Jusqu'à tout récemment, l'entrepreneur faisait fabriquer ses vêtements en petite quantité par un sous-traitant québécois. Pour ce qui est d'appliquer la formule antimicrobienne sur le textile, principalement du polyester, François Simard continue de faire appel à une entreprise québécoise qui travaille dans le textile. Il n'y a que le polyester, importé de Chine pour des raisons de prix et de disponibilité, qui n'est pas made in Québec.

Partenariat

En mars dernier, M. Simard a signé une entente de partenariat avec Uniformes ML de Saint-Jean-sur-Richelieu. Cette PME de 10 employés, propriété de la famille De Bien, fabrique ses propres produits et les distribue dans une vingtaine de boutiques spécialisées aux quatre coins du Québec.
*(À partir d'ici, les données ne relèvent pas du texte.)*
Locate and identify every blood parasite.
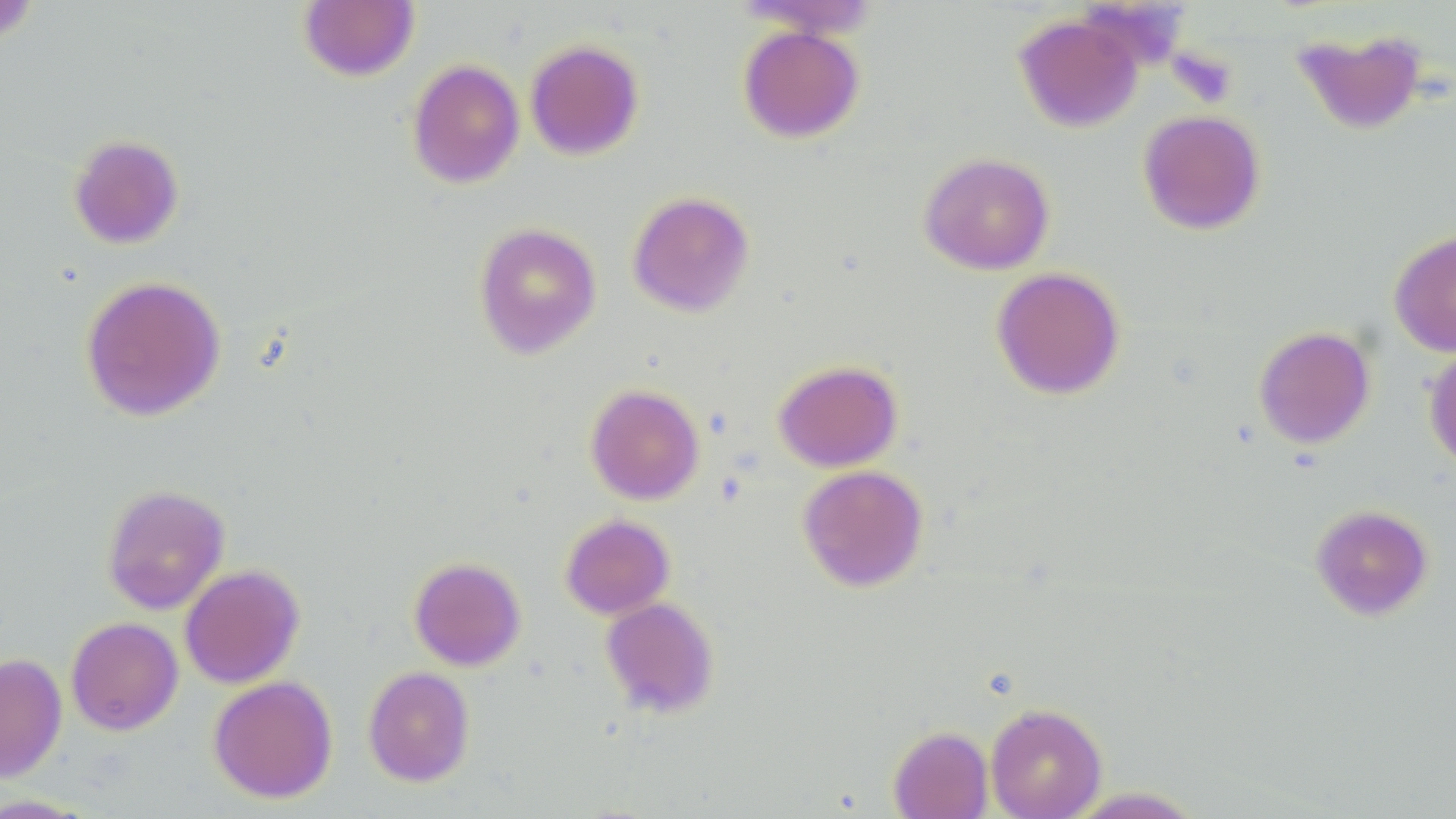

No blood parasites observed.

slide-level diagnosis = no evidence of blood parasites
field of view = one of a larger specimen
uninfected red blood cell locations = approximate bounding boxes as (x1,y1)-(x2,y2) corner pairs in pixels: (0,1)-(42,46), (297,1)-(420,82), (1014,14)-(1143,133), (737,24)-(865,143), (1290,27)-(1429,136), (524,39)-(645,161), (406,58)-(525,189), (1137,109)-(1266,235), (67,133)-(184,249), (918,151)-(1055,275), (627,190)-(755,317), (473,222)-(602,359), (1389,229)-(1456,357), (991,266)-(1126,400), (80,274)-(226,422), (1253,326)-(1376,449), (1423,341)-(1456,474), (773,359)-(903,472), (585,383)-(705,505), (797,464)-(929,593), (101,484)-(230,615), (1309,504)-(1435,622), (560,513)-(675,620), (408,556)-(526,671), (179,564)-(305,689), (600,597)-(720,718), (65,616)-(183,735), (0,653)-(67,782), (363,666)-(475,787), (207,675)-(338,803), (985,702)-(1107,819), (887,725)-(994,819), (1060,786)-(1208,818)
modality = optical microscopy
platelet locations = approximate bounding boxes as (x1,y1)-(x2,y2) corner pairs in pixels: (1,3)-(40,44), (1169,48)-(1238,107)
magnification = 1000x
stain = May-Grünwald-Giemsa
preparation = thin blood smear
image size = 1456×819 pixels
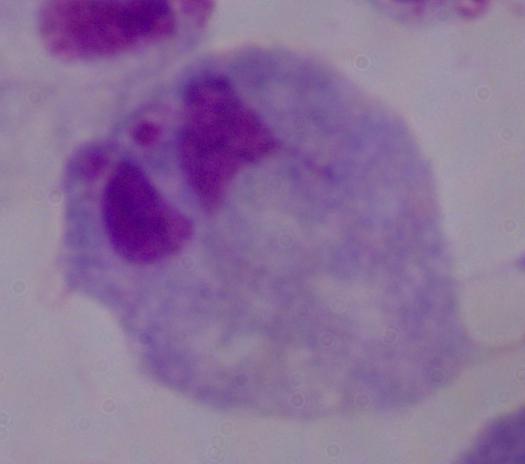 Captured at 1000x magnification. A trichomonad is shown. Photomicrograph.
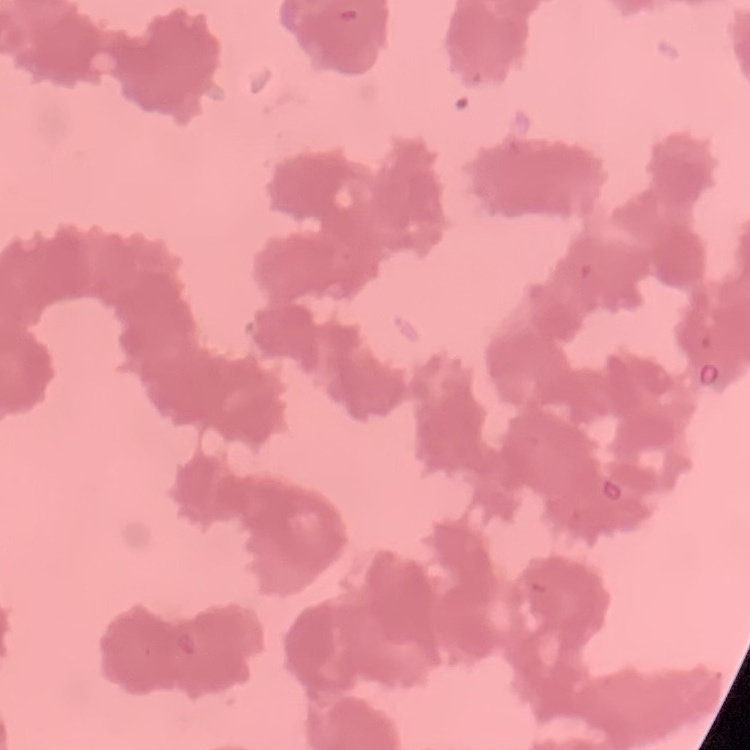

erythrocyte_morphology: rouleaux formation
stain: Field's or Giemsa
image_type: one tile cut from a larger photomicrograph
preparation: thin peripheral smear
Locate every malaria parasite.
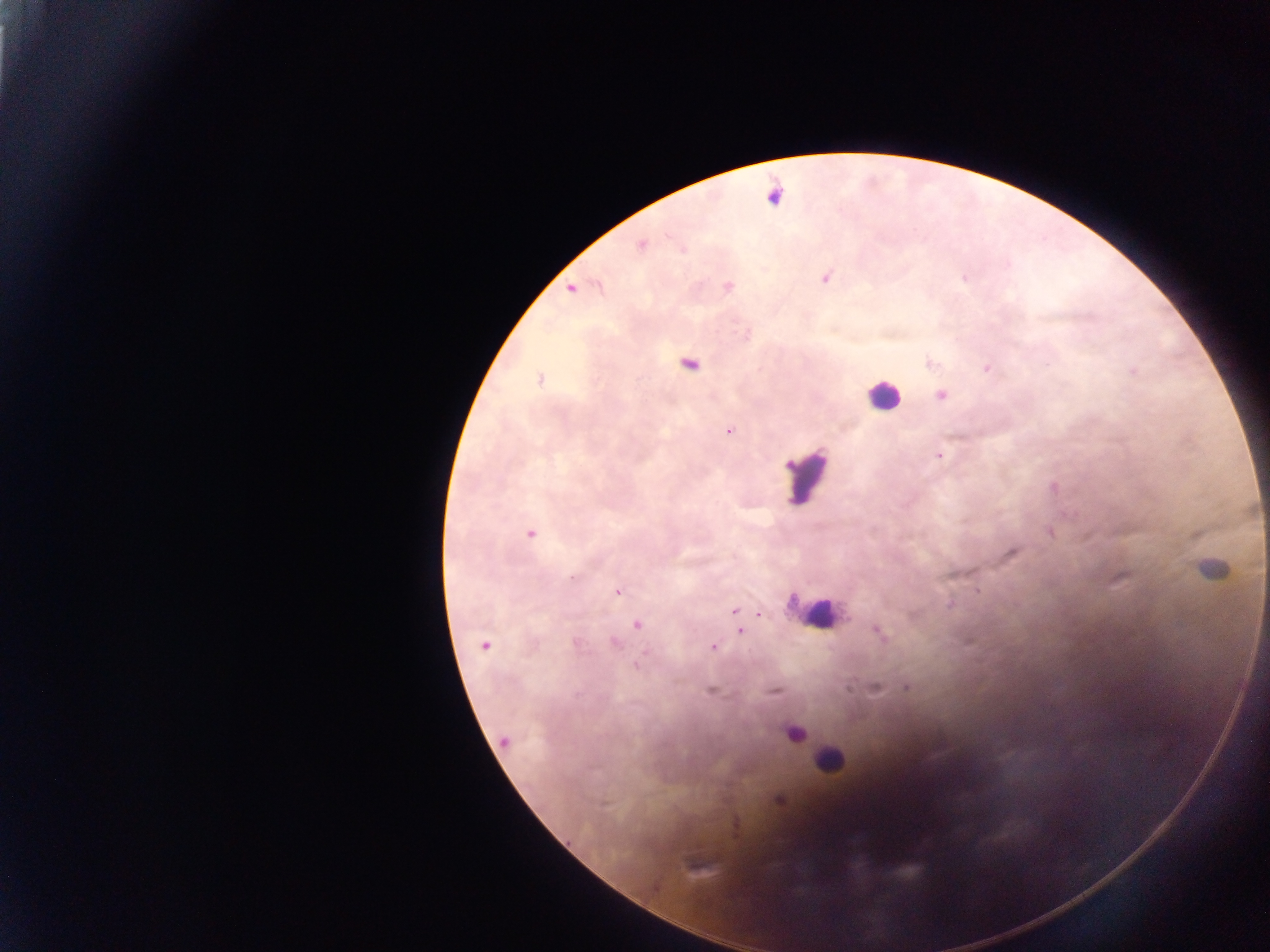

François Simard croit avoir trouvé le bon partenaire qui lui permettra enfin d'envahir le marché des uniformes de travail destinés aux secteurs de la santé, de l'hôtellerie, etc., lesquels sont évalués, dit-il, à plusieurs millions de dollars au Québec seulement. Les uniformes antimicrobiens de Protec-Style se vendent de 55$ à 100$.

Comme les ventes de sa PME stagnent, François Simard doit continuer à travailler comme chimiste dans le secteur du textile. Ces temps-ci, il agit principalement à titre de consultant.

L'idée de se lancer en affaires est venue à François Simard le jour où sa fille, infirmière affectée aux urgences, est rentrée du travail avec son uniforme sur le dos. «Les tissus retiennent les microbes et les organismes pathogènes plus longtemps qu'on le croit. Je me suis dit qu'il fallait s'attaquer à ce problème», explique l'homme d'affaires qui, après le marché québécois, veut élargir sa présence dans le reste du Canada.